O Ministério Público Federal (MPF) ingressou com duas ações civis públicas para anular a licença ambiental concedida em setembro à Petrobras, que autorizou a ampliação das atividades de exploração de óleo e gás na Bacia de Santos, dentro da chamada Etapa 4 do pré-sal. As ações foram movidas contra a estatal e os órgãos federais responsáveis pelo licenciamento, entre eles o Ibama.
Segundo o MPF, a autorização teria sido emitida a partir de um processo administrativo sem transparência, conduzido “às pressas” pelo Ibama, que aprovou a licença em apenas 11 dias. Para o órgão, impactos socioambientais relevantes não foram analisados, especialmente os riscos às comunidades tradicionais dos litorais norte paulista e sul fluminense — pescadores artesanais, caiçaras, quilombolas e povos indígenas — que, de acordo com o MPF, não foram consultadas previamente, como determina a Convenção 169 da OIT, vigente no Brasil há mais de duas décadas.
A procuradora da República Fabiana Schneider, que assina as ações, afirmou que houve “má-fé” por parte da Petrobras e do Ibama, apontando a existência de um processo sigiloso e paralelo de licenciamento. “Nem o Ministério Público Federal, nem as comunidades tradicionais, nem ninguém sabia. A gente só descobriu quando saiu a licença”, disse à Agência Brasil.
MPF quer suspender atos e obrigar consulta a comunidades
O MPF pede que a União e o Ibama sejam proibidos de emitir novos atos administrativos ligados ao projeto até que haja consulta formal aos grupos tradicionais. As ações pedem ainda que União, Ibama, Funai e Incra apresentem, em até 60 dias, um plano de reuniões sob coordenação da Casa Civil, garantindo a participação direta dessas comunidades na formulação do processo.

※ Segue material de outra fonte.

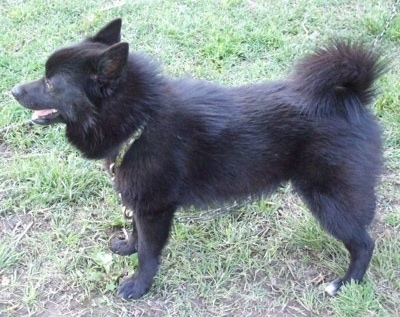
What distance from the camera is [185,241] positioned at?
10.9 ft

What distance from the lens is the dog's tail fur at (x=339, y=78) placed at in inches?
105

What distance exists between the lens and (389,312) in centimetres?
290

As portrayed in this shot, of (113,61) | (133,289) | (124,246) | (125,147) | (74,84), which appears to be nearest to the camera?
(113,61)

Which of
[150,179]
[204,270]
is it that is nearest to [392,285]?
[204,270]

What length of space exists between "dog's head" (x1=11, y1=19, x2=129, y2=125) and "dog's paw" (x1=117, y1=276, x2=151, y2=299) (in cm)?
93

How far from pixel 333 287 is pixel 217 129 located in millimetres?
1054

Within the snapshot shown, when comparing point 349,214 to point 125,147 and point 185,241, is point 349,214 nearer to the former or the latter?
point 185,241

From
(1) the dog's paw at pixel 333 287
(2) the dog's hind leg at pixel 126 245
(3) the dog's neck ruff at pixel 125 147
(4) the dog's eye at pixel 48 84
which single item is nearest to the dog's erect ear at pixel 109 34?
(4) the dog's eye at pixel 48 84

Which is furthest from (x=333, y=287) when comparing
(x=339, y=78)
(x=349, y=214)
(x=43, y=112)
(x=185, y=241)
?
(x=43, y=112)

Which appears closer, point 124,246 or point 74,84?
point 74,84

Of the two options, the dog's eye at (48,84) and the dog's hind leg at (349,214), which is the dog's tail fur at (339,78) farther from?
the dog's eye at (48,84)

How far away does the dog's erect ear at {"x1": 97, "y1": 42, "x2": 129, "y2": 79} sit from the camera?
2.45m

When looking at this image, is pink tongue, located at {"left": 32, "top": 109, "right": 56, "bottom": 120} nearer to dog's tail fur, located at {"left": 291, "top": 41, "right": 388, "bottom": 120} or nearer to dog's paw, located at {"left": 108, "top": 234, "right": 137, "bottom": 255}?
dog's paw, located at {"left": 108, "top": 234, "right": 137, "bottom": 255}

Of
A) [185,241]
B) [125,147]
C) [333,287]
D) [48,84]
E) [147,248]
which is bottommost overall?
[185,241]
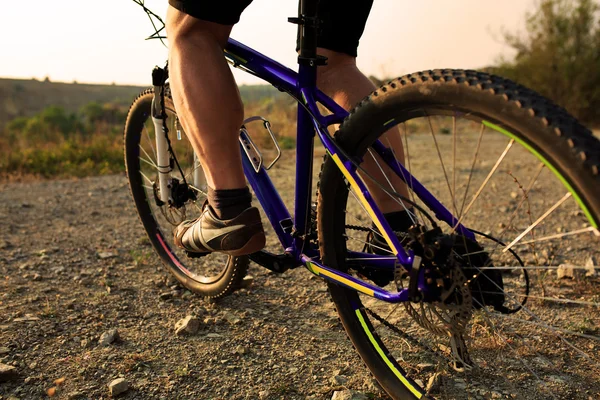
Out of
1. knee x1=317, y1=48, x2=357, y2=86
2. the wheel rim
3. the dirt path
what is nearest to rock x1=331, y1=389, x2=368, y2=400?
the dirt path

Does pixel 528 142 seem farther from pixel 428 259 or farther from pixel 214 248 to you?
pixel 214 248

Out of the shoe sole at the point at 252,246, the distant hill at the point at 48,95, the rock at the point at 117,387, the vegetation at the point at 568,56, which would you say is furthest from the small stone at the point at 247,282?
the distant hill at the point at 48,95

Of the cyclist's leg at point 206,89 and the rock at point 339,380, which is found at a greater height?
the cyclist's leg at point 206,89

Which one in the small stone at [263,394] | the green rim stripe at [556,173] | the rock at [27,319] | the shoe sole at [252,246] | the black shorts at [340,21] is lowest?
the rock at [27,319]

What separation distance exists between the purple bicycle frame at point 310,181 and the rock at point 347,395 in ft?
1.28

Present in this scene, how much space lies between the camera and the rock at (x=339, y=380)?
1748 mm

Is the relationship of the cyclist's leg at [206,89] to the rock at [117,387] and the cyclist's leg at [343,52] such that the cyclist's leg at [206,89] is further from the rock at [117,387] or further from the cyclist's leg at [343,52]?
the rock at [117,387]

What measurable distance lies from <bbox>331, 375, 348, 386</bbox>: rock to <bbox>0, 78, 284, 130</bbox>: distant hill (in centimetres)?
4407

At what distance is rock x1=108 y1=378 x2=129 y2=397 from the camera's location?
169cm

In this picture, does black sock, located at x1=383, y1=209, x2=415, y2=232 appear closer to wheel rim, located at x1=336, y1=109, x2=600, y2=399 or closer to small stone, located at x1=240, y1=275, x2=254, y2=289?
wheel rim, located at x1=336, y1=109, x2=600, y2=399

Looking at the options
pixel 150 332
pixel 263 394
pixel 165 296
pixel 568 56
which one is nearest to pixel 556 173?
pixel 263 394

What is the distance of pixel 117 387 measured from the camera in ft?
5.57

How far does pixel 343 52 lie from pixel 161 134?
1018mm

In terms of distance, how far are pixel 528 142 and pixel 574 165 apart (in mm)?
106
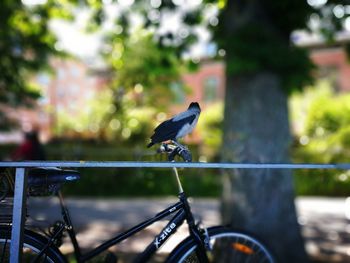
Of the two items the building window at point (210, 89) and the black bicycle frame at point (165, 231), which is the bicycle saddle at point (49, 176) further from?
the building window at point (210, 89)

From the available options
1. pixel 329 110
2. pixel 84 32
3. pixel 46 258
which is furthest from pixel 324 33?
pixel 329 110

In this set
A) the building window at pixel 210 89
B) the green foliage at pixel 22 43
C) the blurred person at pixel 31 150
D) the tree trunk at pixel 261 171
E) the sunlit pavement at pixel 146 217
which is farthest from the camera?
the building window at pixel 210 89

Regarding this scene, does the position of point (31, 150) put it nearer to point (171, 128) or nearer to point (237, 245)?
point (237, 245)

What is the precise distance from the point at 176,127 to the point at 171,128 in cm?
3

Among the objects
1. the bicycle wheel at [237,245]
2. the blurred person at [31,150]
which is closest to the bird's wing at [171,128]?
the bicycle wheel at [237,245]

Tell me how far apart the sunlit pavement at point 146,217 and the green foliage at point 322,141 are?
634 mm

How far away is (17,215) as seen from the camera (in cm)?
278

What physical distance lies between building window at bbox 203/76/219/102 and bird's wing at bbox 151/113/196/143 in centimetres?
2478

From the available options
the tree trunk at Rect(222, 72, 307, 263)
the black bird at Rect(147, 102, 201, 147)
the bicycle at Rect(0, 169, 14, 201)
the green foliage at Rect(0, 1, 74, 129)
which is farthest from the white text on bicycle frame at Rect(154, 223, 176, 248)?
the green foliage at Rect(0, 1, 74, 129)

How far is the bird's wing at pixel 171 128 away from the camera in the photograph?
285 cm

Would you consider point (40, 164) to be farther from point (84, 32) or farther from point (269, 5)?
point (84, 32)

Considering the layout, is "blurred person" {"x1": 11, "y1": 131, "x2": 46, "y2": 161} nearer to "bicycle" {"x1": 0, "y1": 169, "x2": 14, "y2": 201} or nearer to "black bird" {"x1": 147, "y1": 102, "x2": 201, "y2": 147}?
"bicycle" {"x1": 0, "y1": 169, "x2": 14, "y2": 201}

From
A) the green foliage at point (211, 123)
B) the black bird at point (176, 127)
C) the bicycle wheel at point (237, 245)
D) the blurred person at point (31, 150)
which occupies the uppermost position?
the green foliage at point (211, 123)

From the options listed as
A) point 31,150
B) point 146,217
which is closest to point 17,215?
point 146,217
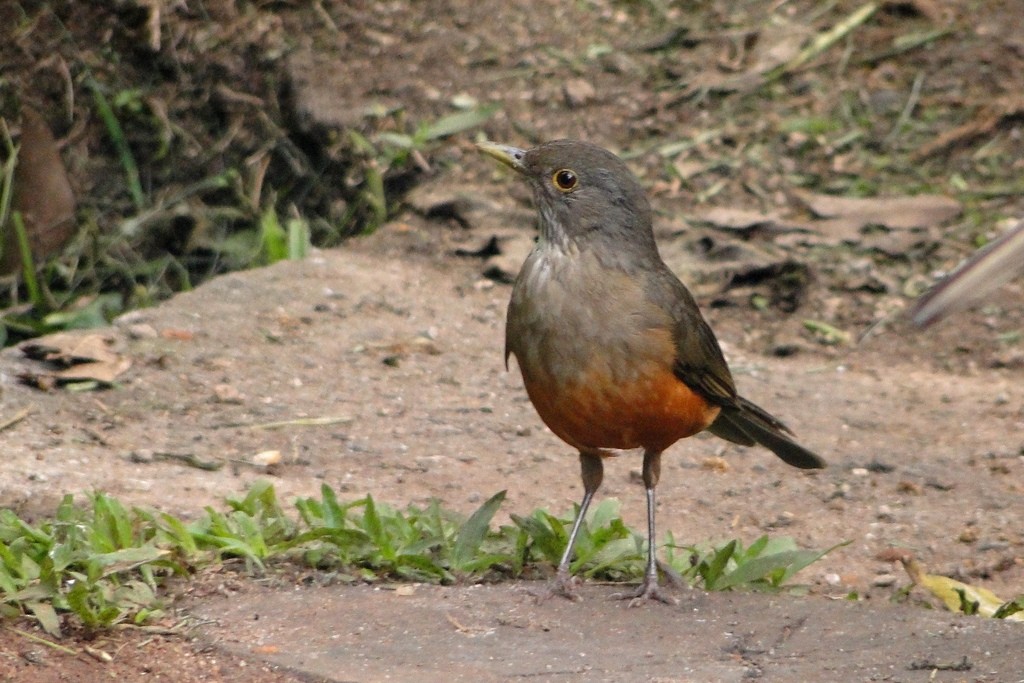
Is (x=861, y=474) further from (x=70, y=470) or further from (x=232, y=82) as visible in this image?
(x=232, y=82)

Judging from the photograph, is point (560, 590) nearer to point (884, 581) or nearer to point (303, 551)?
point (303, 551)

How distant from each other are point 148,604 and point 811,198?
600 cm

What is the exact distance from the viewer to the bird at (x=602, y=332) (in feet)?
15.7

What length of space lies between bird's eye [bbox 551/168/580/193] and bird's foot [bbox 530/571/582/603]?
135 centimetres

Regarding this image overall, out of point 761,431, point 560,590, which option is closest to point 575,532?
point 560,590

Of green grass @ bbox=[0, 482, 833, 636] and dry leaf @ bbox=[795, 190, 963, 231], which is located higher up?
dry leaf @ bbox=[795, 190, 963, 231]

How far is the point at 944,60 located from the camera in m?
10.2

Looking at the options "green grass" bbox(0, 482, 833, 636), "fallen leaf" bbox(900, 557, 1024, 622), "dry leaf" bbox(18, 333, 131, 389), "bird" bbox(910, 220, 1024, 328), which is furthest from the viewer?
"dry leaf" bbox(18, 333, 131, 389)

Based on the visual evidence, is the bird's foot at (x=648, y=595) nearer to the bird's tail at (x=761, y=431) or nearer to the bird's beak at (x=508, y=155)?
the bird's tail at (x=761, y=431)

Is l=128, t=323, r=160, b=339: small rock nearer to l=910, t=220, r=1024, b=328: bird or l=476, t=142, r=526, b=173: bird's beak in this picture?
l=476, t=142, r=526, b=173: bird's beak

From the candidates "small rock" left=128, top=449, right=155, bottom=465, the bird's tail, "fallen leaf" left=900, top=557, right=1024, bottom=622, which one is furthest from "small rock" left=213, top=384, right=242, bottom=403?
"fallen leaf" left=900, top=557, right=1024, bottom=622

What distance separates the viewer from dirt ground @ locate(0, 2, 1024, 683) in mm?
4398

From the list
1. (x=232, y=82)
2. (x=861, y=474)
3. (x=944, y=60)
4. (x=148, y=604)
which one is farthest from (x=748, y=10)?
(x=148, y=604)

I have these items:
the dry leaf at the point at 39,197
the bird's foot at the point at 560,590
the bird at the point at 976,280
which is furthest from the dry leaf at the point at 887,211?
the bird at the point at 976,280
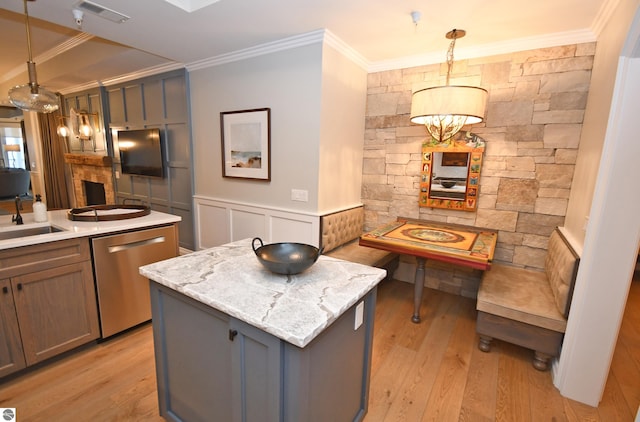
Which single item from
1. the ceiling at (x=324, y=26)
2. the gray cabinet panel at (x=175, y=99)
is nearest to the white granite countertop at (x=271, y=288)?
the ceiling at (x=324, y=26)

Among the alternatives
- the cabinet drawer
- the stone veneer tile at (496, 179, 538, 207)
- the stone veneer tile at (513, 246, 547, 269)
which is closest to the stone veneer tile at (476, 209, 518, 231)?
the stone veneer tile at (496, 179, 538, 207)

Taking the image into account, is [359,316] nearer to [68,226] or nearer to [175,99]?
[68,226]

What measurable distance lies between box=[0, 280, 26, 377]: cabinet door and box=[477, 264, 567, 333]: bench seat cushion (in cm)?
321

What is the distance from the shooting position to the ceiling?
2.25 m

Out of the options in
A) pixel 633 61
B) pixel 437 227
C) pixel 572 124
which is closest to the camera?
pixel 633 61

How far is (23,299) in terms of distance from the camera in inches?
75.0

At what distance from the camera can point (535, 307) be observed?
2197 mm

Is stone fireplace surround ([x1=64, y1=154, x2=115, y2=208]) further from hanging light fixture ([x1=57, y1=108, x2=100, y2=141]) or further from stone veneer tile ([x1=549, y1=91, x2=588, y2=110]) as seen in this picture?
stone veneer tile ([x1=549, y1=91, x2=588, y2=110])

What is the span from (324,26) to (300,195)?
1.57 metres

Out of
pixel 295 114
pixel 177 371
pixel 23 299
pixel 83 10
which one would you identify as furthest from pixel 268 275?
pixel 83 10

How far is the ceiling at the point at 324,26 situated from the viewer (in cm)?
225

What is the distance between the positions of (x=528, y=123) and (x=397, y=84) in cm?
138

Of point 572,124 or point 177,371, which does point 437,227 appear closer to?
point 572,124

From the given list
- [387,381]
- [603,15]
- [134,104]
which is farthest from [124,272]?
[603,15]
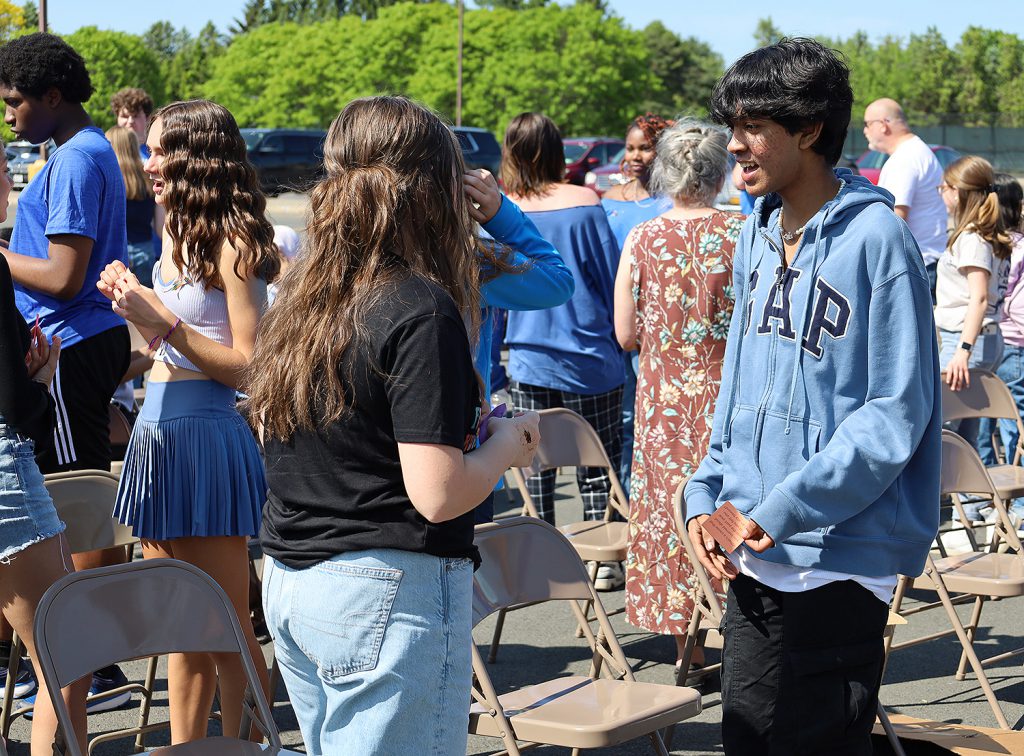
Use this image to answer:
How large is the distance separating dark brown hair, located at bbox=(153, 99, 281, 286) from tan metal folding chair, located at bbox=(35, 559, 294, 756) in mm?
738

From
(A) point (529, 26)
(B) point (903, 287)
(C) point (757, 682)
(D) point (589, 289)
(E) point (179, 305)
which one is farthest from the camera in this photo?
(A) point (529, 26)

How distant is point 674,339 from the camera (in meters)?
3.95

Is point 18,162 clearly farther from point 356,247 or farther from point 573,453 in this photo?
point 356,247

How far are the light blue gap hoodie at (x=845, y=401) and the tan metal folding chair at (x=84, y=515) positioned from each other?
1.86 m

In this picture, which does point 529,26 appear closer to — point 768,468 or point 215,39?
point 768,468

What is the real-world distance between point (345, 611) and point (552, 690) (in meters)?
1.29

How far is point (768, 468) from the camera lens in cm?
225

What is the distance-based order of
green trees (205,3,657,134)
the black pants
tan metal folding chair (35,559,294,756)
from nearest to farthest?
the black pants
tan metal folding chair (35,559,294,756)
green trees (205,3,657,134)

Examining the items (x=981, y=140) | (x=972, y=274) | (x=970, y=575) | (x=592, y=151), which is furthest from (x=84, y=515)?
(x=981, y=140)

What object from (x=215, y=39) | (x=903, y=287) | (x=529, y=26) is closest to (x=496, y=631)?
(x=903, y=287)

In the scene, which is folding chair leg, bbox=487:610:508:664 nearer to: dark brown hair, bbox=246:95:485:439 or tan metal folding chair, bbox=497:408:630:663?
tan metal folding chair, bbox=497:408:630:663

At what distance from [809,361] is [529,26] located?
155 feet

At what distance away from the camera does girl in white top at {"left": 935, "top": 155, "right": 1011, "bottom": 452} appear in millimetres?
5762

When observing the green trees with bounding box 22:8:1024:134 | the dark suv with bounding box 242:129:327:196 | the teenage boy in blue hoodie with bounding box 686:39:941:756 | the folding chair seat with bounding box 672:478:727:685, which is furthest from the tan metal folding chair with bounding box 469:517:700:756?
the green trees with bounding box 22:8:1024:134
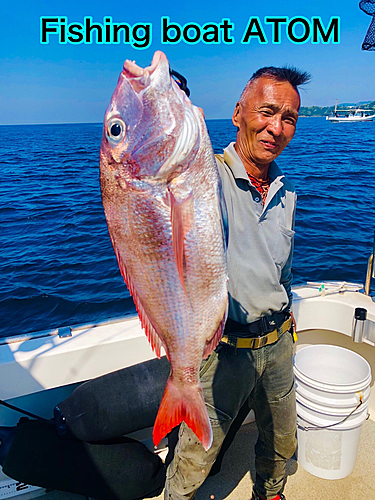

Além disso, o MPF solicita que Petrobras, Ibama e União sejam condenados a pagar R$ 5 milhões por danos morais coletivos pela falta da consulta prévia e que seja elaborado um Estudo de Impacto Ambiental (EIA) complementar, incluindo potenciais danos sociais, culturais e ambientais.
Schneider afirmou que as etapas anteriores do projeto já geraram impactos perceptíveis, como mudanças em rotas de peixes e aumento expressivo de embarcações, afetando o que chamou de “maretório” — conceito que representa não apenas o território físico, mas todo o ambiente marinho usado para subsistência, cultura e relações sociais das comunidades tradicionais.
Petrobras nega irregularidades e defende legalidade do processo
Em nota, a Petrobras disse que tem colaborado com informações sempre que solicitado por autoridades e reforçou que a licença foi obtida após atender “todas as exigências do Ibama e da legislação ambiental vigente”. A companhia destacou que suas operações offshore seguem “as melhores práticas ambientais e de segurança” e que a Etapa 4 integra o Plano de Negócios 2026–2030, que prevê investimentos (Capex) de US$ 109 bilhões no período.
A estatal afirmou ainda que o projeto é essencial para a segurança energética do país e que pretende alcançar pico de 2,7 milhões de barris/dia em 2028 e 3,4 milhões de barris equivalentes/dia em 2028 e 2029, conciliando expansão com “resiliência econômica e ambiental”.
Contexto ampliado
O embate reacende o debate sobre o equilíbrio entre política energética e proteção socioambiental. Projetos do pré-sal costumam envolver disputas entre órgãos de controle, comunidades afetadas e a Petrobras, principalmente sobre licenciamento, impacto em áreas sensíveis e cumprimento da Convenção 169. A decisão judicial sobre as ações pode afetar o cronograma da Etapa 4 e influenciar futuros licenciamentos de grande porte no país.